3,There is evidence that MaPS is extremely good at delivering high level information about options but are not able to give detailed guidance at the granular level of individual policies. If the MaPS dashboard has no transactional capabilities and commercial providers operate on a T+1 basis where T is the yet to be communicated launch date of the MaPS dashboard then the public will be denied the detailed guidance they need to manager their retirement affairs.
4, The main reasons given for preventing transactional capability on the dashboard is concern over people taking decisions without advice. This is certainly a concern where there are safeguarded benefits within the ceding scheme. But most pension pots since 2000 have no safeguarded benefits and have been set up if not as stakeholder pensions, in the spirit of stakeholder pensions (which were designed to provide portability without need of advice).
5, What is needed for pension dashboards to operate successfully is to recognise the vast majority of pension pots that are not carrying safeguarded benefits and legislate around them. It is up to regulators, especially the FCA, but also tPR, to ensure that member’s benefits are protected. The Drake amendments close the door on innovation and good practice to shut out poor practice and indeed scamming. However, poor practice and scamming focusses on larger pots and especially on defined benefit rights where the FCA report, the average loss to members is £82,000 per victim. There is no evidence that scammers are targeting smaller pots and we recommend that the Government sets a limit below which pots can be transferred not just without advice, but at the click of a mouse from the pensions dashboard.

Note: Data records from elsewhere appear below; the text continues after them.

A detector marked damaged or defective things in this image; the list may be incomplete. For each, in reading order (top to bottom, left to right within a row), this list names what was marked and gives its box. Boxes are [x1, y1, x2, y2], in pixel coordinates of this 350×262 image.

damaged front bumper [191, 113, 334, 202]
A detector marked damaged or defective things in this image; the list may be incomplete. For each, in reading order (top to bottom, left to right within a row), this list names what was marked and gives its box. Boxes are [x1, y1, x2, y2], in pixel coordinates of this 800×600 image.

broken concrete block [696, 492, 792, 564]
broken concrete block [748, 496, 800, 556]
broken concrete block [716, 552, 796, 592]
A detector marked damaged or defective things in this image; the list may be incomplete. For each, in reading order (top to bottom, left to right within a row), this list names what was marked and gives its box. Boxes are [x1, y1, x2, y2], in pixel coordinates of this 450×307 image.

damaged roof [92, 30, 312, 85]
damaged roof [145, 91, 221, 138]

6, The amendments in the name of Baroness Drake would have a second impact which would be systemic and negative. There is a reluctance amongst many pension providers, about which AgeWage has considerable evidence, to provide data to enable transfers and to accept legitimate data and transfer requests from consumers. They argue that by offering their customers a poor service, they are providing the “necessary friction” to prevent self-harm. This is giving inefficient providers an excuse not to upgrade systems and adopt better technology. It is giving them reason not to participate in the pensions dashboard project and is counter to consumer interests.
- Finally we would like to address the question of consumer confusion resulting from multiple dashboards. This same argument was being made prior to auto-enrolment when it was thought that only Nest should be able to participate in AE. This turned out to be a false alarm, competition has and will continue to improve value for money from workplace pensions. Nest competes with a variety of providers because the Government resisted calls, not least from within Government to grant Nest a monopoly. Consumers have not been confused and the system is working well.
8, It is often thought by those who are in the public sector that the private sector is predatory and trending to bad practice or worse. When the worst recent case of pension scamming occurred in Port Talbot and other British Steel towns it was private sector advisers who were on hand to give immediate support to those who had been scammed and the public sector regulators who were absent. Latterly, history has been re-written. There is a strong moral backbone to many financial advisers and to organisations like my own who often go where others regulators fear to tred. We should recognise a lesson from British Steel is that where good quality information and guidance is not readily available on transfers, poor quality information will be given much greater credence.